TuckCenter for Global Business and Government

Slaughter & Rees Report - A 963-Page Quest for Financial Stability

December 16, 2013 --

It only took three-and-a-half years, but on Dec. 10 U.S. financial regulators voted to enact a measure that President Obama said “will help protect hardworking families and business owners from future crisis, and restore everyone’s certainty and confidence in America’s dynamic financial system.” This measure, commonly called the “Volcker Rule,” bans deposit-taking banks from trading for their own account (what is known as “proprietary” trading). It is the brainchild of Paul Volcker, the legendary former Federal Reserve chairman who often looks askance at modern banking. On numerous occasions he has said that, “The most important financial innovation that I have seen in the past 20 years is the automatic teller machine.”

Voting to enact the Volcker Rule triggered a flurry of reactions and forecasts that pretty much ran the gamut from preventing all future crises to crippling modern finance as we know it. We offer two points to consider.

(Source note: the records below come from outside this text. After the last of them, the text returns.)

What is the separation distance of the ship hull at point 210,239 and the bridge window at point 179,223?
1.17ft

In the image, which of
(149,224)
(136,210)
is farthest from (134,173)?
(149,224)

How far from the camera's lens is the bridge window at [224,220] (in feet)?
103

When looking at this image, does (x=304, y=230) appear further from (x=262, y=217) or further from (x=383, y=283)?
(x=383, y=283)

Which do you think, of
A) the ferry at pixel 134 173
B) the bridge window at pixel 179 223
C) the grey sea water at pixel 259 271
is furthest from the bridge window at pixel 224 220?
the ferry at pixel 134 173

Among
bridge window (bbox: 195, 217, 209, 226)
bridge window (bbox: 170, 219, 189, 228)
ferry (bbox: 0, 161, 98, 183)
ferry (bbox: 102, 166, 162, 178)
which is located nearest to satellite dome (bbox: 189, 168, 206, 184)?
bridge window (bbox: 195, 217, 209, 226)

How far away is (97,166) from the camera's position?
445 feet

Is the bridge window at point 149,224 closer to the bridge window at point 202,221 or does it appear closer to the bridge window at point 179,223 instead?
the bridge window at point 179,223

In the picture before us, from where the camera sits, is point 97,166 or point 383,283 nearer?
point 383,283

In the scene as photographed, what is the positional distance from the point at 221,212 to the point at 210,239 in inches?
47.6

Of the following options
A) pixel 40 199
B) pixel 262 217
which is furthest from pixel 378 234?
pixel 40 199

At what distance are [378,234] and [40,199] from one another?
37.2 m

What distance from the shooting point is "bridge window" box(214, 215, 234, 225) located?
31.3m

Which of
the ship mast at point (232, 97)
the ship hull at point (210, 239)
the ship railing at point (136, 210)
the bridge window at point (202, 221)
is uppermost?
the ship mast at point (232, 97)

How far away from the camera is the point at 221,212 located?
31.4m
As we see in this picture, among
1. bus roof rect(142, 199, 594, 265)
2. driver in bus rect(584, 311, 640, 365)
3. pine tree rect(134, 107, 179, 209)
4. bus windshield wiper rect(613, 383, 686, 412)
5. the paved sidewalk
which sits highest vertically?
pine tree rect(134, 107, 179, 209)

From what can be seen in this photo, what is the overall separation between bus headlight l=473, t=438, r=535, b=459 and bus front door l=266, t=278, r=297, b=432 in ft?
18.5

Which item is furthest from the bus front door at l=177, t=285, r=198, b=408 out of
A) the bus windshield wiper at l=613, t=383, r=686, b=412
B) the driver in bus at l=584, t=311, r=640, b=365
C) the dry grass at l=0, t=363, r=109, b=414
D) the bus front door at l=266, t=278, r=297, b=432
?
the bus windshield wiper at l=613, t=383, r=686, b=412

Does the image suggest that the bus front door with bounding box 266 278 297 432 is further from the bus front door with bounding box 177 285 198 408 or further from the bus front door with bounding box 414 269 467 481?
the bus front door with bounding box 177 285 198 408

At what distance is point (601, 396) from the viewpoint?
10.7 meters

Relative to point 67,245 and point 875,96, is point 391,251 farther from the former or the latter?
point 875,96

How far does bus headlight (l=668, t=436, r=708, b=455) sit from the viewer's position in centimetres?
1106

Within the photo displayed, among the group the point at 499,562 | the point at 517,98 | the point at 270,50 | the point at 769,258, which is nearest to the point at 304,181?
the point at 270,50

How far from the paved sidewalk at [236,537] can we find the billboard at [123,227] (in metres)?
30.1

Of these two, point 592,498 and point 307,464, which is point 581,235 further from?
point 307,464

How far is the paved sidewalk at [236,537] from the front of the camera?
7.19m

First, the Volcker Rule will be devilishly difficult for regulators to implement. Distinguishing own-account trading from client-support trading will be challenging. Essential to its success will be judicious individuals who have the wisdom and authority to monitor and penalize institutions and/or individuals that violate ex ante rules. “A specific trade may be either permissible or impermissible,” commented Federal Reserve governor Dan Tarullo last week, “depending on the context and circumstances within which that trade is made.” “One of the most complex rulemakings I can remember,” similarly said the comptroller of the currency, Thomas Curry (and a supporter of the measure).

The Volcker Rule attempts to explain what constitutes “permissible or impermissible” trades spread across 71 pages—which are supplemented by a Tolstoyian preamble of 892 pages focused on how to comply with the measure. Interpreting these 963 pages will be economic stimulus for the legal and accounting industry. Will these 963 pages create more safety and stability in the financial system? We won’t know for many moons. The rule is not slated to be fully implemented until July 2015—and court challenges could push that date back even further).

Second, the Volcker Rule speaks to the difficult question of whether financial regulation should be more proactive or reactive. Proactive approaches, like the Volcker Rule, specify ex ante which activities are or are not permitted. Reactive approaches, rather than articulating detailed activity rules, focus on the absorption and/or resolution of activities that turn out poor ex post. Central here are mechanisms like capital reserves that allow banks to absorb losses on assets without being rendered insolvent: the Basel accords, which are broadly focused on ensuring banks maintain adequate capital buffers, reflect this approach to regulation.

Reasonable people can and do differ on the relative merits of these two approaches—and thus on the optimal balance a regulator should adopt between the two. They are by no means mutually exclusive. Indeed, last week Mr. Volcker also wrote supporting stronger leverage ratios. We caution against placing too much stock in proactive regulation, however, because generations of financial history are replete with cases of limited regulatory capacity to foresee future problems. However well-intentioned pro-active regulators may be, they are not omniscient. Rarely does the next crisis start either where the last one did or where lots of people have been looking.

While the Volcker Rule is often described as a solution to the problem of banks being “too big to fail,” let us all remember that in 2008 proprietary trading was not the cause of the financial crisis. We also remember another time of economic and market turmoil—precipitated by the bursting of the dot-com bubble and the collapse of companies like Enron and WorldCom—which gave rise to the Sarbanes-Oxley Act in 2002. That law was supposed to, as President Bush said, usher in a new era of fairness and honesty in business. Whatever Sarbox may have achieved, it did not prevent the financial crisis of just a few years later.

All reasonable people support policies that reduce the probability and expected damage of future financial crises. Time will tell how much the Volcker Rule is in this spirit. We wish it success, but we also urge regulators not to underweight large capital buffers and swift resolution mechanisms for ex post messes over ex ante eponymous rules.